- [Text]
━━━━━━━━━━━━━━━━
Center and Institute fact sheets: Our public relations intern created one-page fact sheets for each of our more than 40 centers and institutes to help us in promoting them to potential research sponsors, elected officials and whoever else expresses an interest in a particular center or institute.

We will be starting a few new projects this year to help us meet our divisional goals. The first is a video and Web site that will provide an overall look at research and creative activity at Ohio University. The 3- to 5-minute video will offer quick glances at research facilities with a script that details our research figures and growth, statistics about undergraduate research and technology transfer. It will serve as a teaser for the Web site, where people will be directed for more detail. On the Web, we'll highlight between a dozen and 20 separate research projects, offering about two paragraphs of detail, images, graphics, video, audio and links for more information. The design is still to be worked out--we just began work on this this week. But the idea is to showcase the video during presentations given by the senior research administration and promote the Web site independently to alumni, legislators, prospective students and faculty and potential research sponsors. The site would be updated at least once a year, maybe twice, to allow for new information and project highlights. It's not a site people will bookmark and visit frequently; it's one that will pique readers' interest in Ohio University.

Online divisional newspaper: We will be launching in fall 2000 a new online divisional newspaper for faculty and staff to communicate details about new workshops, funding opportunities, changes in research policies for lab animal use or human subjects and any other news the vice president wants to pass on. Because a newspaper limited to this content would be, well, drab, we'll use photos and stories from Perspectives and bits from news releases to round out the paper. We'll market the monthly newspaper, tentatively called Research Notes, via a postcard sent to faculty that includes the latest headlines. We'll ultimately send out this announcement of our new issue via e-mail. Most faculty and staff currently do not receive our news releases and many don't get Perspectives, so this allows us to get information detailed there to the masses.
━━━━━━━━━━━━━━━━
- [Material provided]
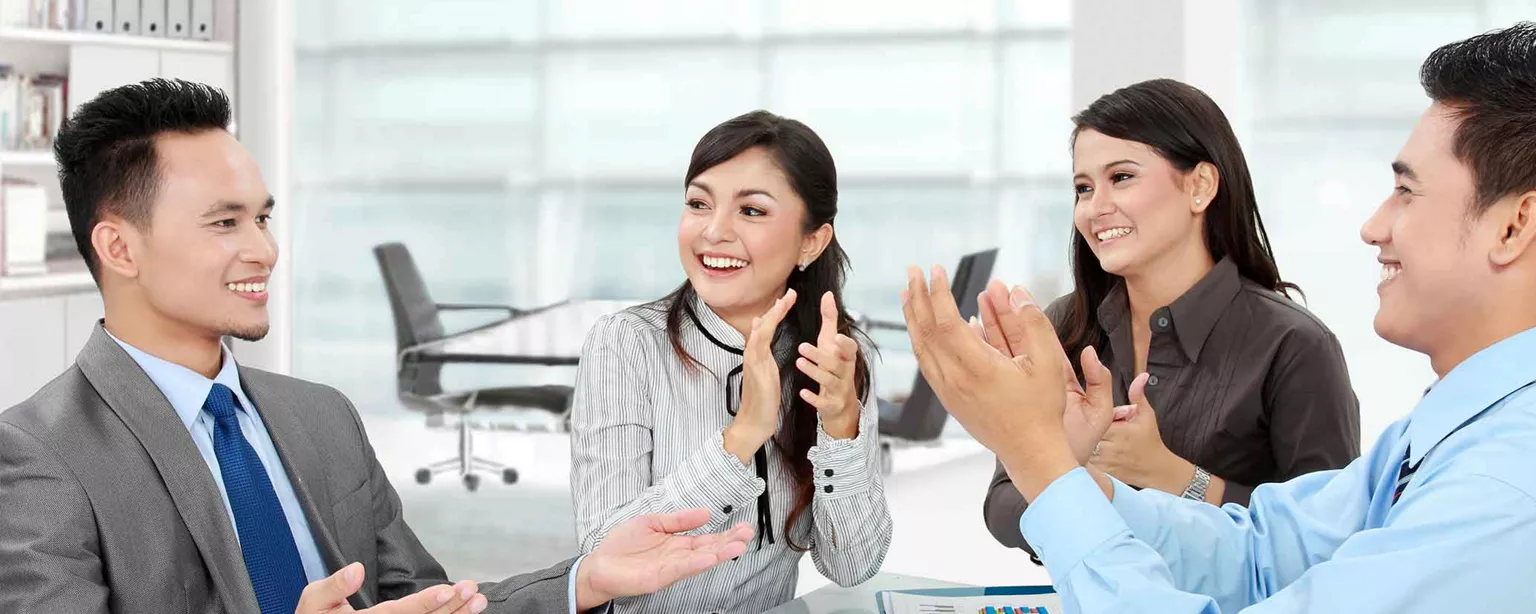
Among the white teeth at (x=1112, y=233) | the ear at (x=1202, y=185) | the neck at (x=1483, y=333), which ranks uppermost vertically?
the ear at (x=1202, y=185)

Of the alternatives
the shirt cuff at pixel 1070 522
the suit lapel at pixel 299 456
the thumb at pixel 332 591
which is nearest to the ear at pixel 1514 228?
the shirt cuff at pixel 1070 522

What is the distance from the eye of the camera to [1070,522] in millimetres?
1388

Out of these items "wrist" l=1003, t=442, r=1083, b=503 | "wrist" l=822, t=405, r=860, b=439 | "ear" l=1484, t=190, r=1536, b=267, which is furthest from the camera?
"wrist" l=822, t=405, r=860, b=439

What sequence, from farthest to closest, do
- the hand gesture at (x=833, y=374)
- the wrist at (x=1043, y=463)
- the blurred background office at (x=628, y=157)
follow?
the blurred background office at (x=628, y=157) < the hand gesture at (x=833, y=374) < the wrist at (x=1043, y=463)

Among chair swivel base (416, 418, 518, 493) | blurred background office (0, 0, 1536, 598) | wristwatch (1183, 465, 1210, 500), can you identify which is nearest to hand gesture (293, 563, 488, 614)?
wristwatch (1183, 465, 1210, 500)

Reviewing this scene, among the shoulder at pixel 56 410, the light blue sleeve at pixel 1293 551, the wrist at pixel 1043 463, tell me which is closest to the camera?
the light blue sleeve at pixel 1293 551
━━━━━━━━━━━━━━━━
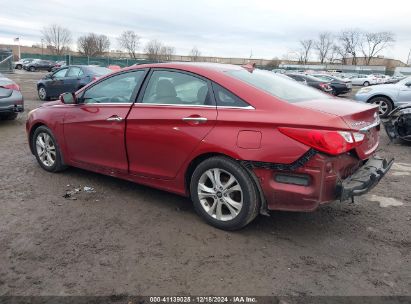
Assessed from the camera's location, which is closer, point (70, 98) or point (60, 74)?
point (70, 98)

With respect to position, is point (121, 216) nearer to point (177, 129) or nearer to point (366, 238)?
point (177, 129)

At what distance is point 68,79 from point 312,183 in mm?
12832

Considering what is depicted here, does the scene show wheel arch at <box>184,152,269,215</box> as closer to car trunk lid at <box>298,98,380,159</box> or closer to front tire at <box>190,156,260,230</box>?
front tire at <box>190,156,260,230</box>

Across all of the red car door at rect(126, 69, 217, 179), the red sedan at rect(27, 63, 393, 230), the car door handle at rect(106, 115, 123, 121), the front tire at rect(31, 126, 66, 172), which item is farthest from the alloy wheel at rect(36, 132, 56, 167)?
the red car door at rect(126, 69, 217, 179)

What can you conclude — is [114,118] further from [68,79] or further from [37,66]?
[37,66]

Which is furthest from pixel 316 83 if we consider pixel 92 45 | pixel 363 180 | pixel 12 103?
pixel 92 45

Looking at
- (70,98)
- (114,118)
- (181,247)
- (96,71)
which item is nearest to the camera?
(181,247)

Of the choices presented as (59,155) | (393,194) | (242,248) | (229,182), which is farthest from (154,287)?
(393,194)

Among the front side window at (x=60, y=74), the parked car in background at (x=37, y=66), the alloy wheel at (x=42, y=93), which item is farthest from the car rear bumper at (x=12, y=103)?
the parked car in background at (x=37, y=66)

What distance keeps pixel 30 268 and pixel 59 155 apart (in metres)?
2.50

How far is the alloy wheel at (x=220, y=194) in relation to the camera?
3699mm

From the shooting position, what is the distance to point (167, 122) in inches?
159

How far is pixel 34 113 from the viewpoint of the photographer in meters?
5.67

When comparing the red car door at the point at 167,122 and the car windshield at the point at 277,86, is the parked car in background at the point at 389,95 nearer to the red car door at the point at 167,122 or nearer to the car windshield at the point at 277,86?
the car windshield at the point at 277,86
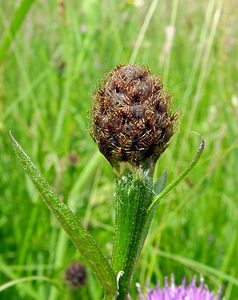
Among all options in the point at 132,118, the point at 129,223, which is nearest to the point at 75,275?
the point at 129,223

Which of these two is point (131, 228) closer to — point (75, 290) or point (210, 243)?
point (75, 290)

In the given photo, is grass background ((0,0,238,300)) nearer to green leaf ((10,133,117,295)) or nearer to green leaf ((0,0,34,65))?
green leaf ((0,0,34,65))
━━━━━━━━━━━━━━━━
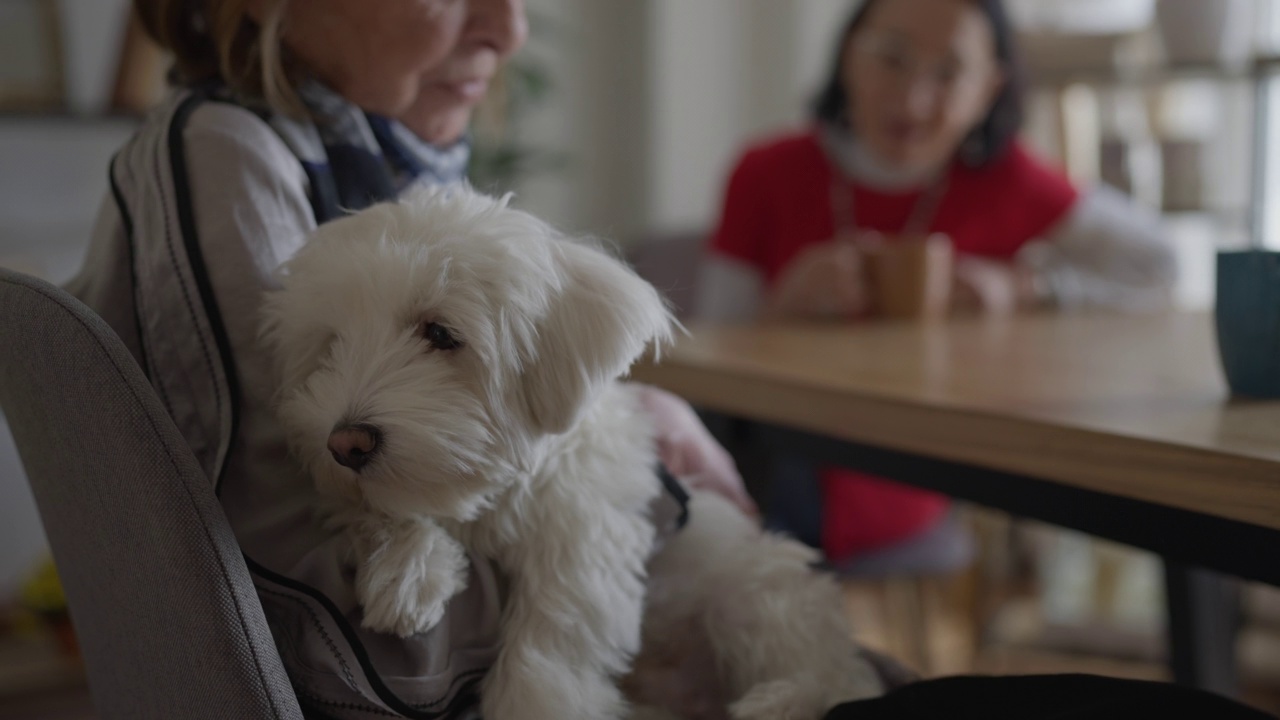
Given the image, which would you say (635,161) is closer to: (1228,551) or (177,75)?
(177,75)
━━━━━━━━━━━━━━━━
- [Problem]
How would the text on the university research office's communication projects go on after its last sentence? Write the next part. The lines come from a separate source and have no connection to the text.

- [Your response]
Research Summaries: To reach a few of our more important, hard-to-reach audiences--state and federal elected officials, board of trustees and alumni and foundation board members, we're creating one-page monthly summaries that will very briefly detail some of the research projects we reported on that month in our news releases or in the latest issue of Perspectives. We will select items with an eye toward projects that have application in the public sector--new device, new health news, new patent, etc. These summaries will be more self-promotional than our news releases "here's what we're doing for you and with your money" and will be sent via snail mail beginning Feb. 1. We'll ask recipients for their e-mail addresses in the hopes we can send this out electronically very soon.

While I'm proud of what we're doing at OU and hopeful for the projects we're starting, there's a lot more we could do. I have a lot of ideas but not enough energy or staff or money to put them into motion. To avoid a feeling of total inadequacy, I constantly tell myself that we aren't doing so bad for a two-person shop aided by a few students. My vice president's goals are still lofty and immeasurable, but they are attainable. More importantly, they're clear.